CYMBELINE
Shakespeare's Globe at the Sam
Wanamaker Playhouse16.01.2016
Could this be the year of Cymbeline ? The RSC's production of the “rarely performed romance” [their words] – with a female Cymbeline – opens in April; the great Globe itself has Matthew Dunster's version, rebadged as Imogen, in September. In the meantime, in the candle-lit Jacobean space, Sam Yates' colourful production stresses the knockabout fun as well as the weirdly tragic.
It is very much Imogen's play – here she's Innogen, an old typo redressed – excellently done by Emily Barber, especially compelling when disguised as the youth Fidele. Her Posthumus is Jonjo O'Neill, her evil step-mother done with gleeful gusto by Pauline McLynn, who also appears impressively as the deus ex machina Jupiter, stretching the authenticity of the production to its limits in a wonderful moment of stunning stagecraft. Joseph Marcel makes a grave monarch in the title role.

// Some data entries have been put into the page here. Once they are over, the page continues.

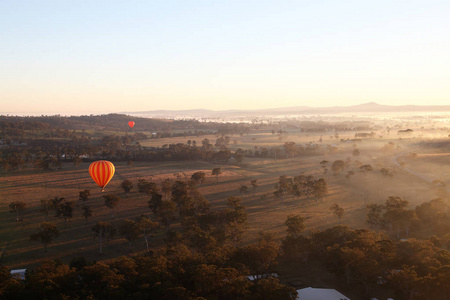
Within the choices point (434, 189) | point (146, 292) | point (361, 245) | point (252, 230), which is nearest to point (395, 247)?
point (361, 245)

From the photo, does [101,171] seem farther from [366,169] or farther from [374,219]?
[366,169]

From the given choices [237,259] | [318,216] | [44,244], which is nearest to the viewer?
[237,259]

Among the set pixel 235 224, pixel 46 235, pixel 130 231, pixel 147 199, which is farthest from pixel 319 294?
pixel 147 199

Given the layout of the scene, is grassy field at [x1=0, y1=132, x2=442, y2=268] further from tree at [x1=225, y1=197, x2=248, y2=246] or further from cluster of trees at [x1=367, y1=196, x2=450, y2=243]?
cluster of trees at [x1=367, y1=196, x2=450, y2=243]

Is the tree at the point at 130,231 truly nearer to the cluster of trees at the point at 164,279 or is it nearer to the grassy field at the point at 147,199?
the grassy field at the point at 147,199

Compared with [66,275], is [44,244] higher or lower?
lower

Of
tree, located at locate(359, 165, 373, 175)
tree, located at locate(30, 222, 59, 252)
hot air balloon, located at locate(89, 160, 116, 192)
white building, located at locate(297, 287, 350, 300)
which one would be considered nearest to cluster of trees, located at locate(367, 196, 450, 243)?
white building, located at locate(297, 287, 350, 300)

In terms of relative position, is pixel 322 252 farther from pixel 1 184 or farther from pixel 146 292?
pixel 1 184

There is blood, and pathos, but much comedy too, especially in the OTT dénouement. An impressive ensemble – Globe stalwart Brenda O'Hea is outstanding as the exiled Belarius, Trevor Fox an engagingly blunt Pisanio. Not without its disappointments: there is much more to the doltish Cloten than we get from Calum Callaghan, and Fear No More the Heat of the Sun, though credibly performed as a gauchely improvised eulogy, has little magic here – elsewhere Alex Baranowski provides some marvellous music, plangent cello to the fore.